With pictures omitted, restate the data word for word.

Recorded data

=====

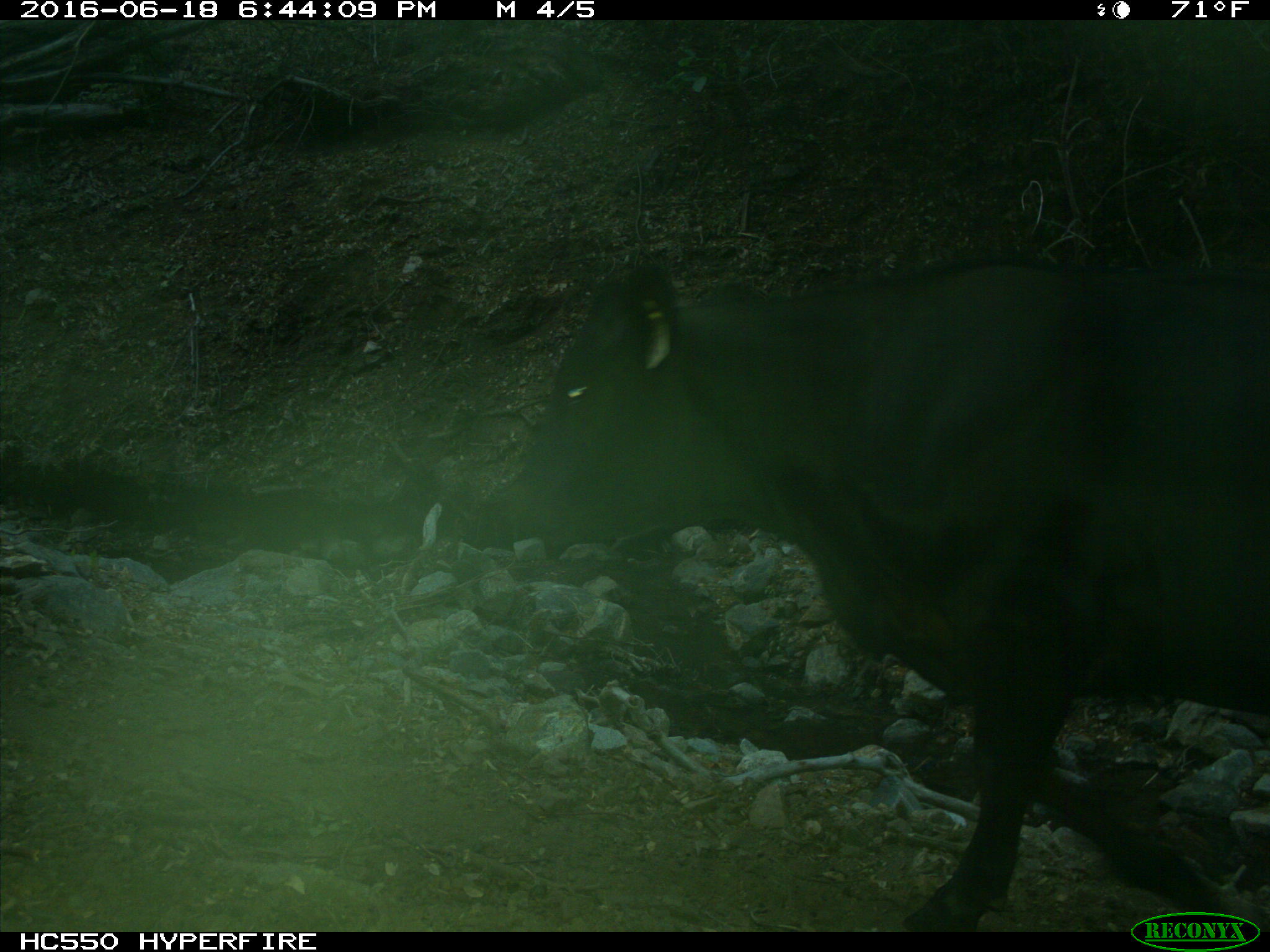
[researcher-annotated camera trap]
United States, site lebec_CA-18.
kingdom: Animalia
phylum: Chordata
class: Mammalia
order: Artiodactyla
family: Bovidae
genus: Bos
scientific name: Bos taurus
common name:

=====

*Solution below*
[researcher-annotated camera trap]
United States, site lebec_CA-18.
kingdom: Animalia
phylum: Chordata
class: Mammalia
order: Artiodactyla
family: Bovidae
genus: Bos
scientific name: Bos taurus
common name:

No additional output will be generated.